EXERCISE DIRECTIONS
Where a picture appears, leave it out, and transcribe all the lines below exactly.

RECORDS FOR THE TASK
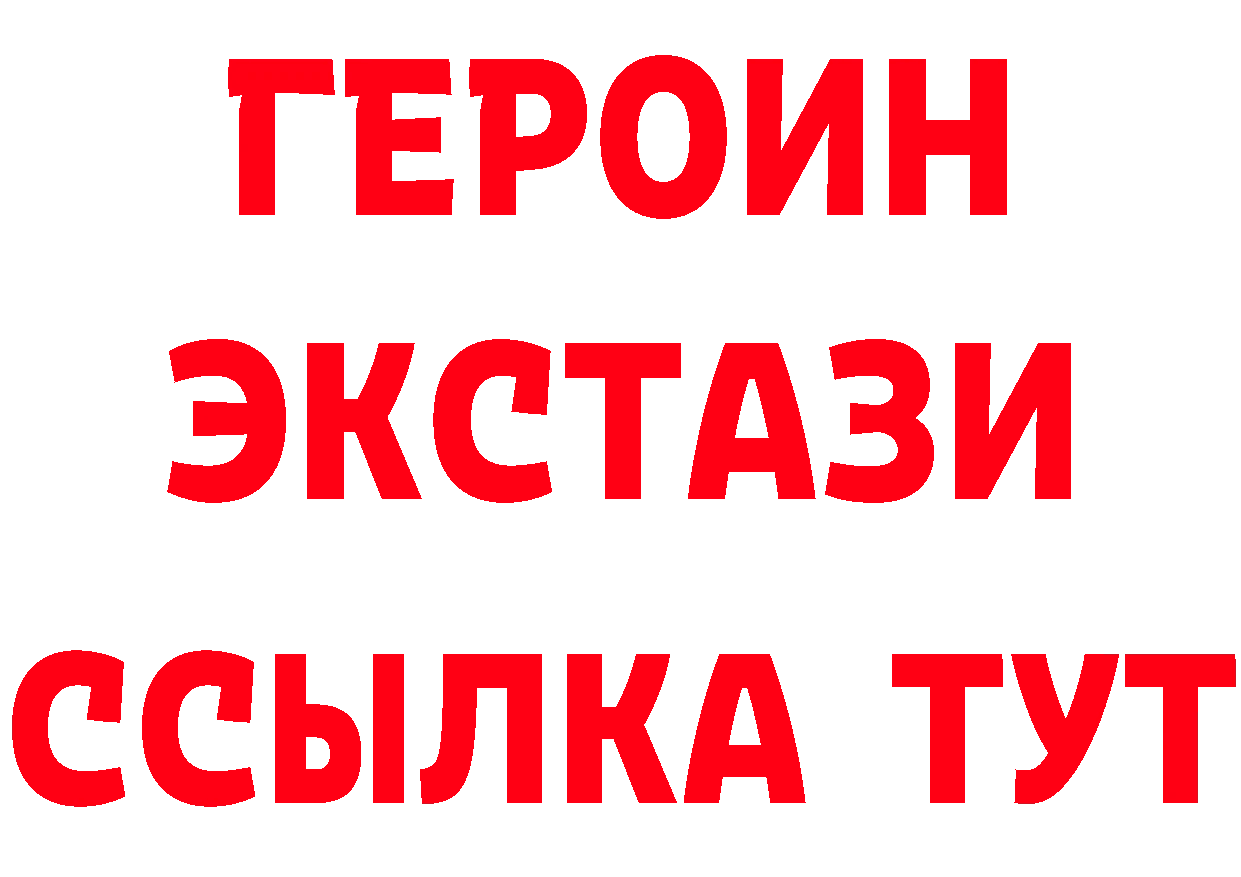 ГЕРОИН ЭКСТАЗИ ССЫЛКА ТУТ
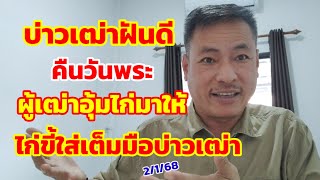 บ่าวเฒ่าฝันดี
คืนวันพระ
ผู้เฒ่าอุ้มไก่มาให้
ไก่ขี้ใส่เต็มมือบ่าวเฒ่า
2/1/68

SOLUTION TO THIS PROBLEM
 ГЕРОИН ЭКСТАЗИ ССЫЛКА ТУТ
 บ่าวเฒ่าฝันดี
คืนวันพระ
ผู้เฒ่าอุ้มไก่มาให้
ไก่ขี้ใส่เต็มมือบ่าวเฒ่า
2/1/68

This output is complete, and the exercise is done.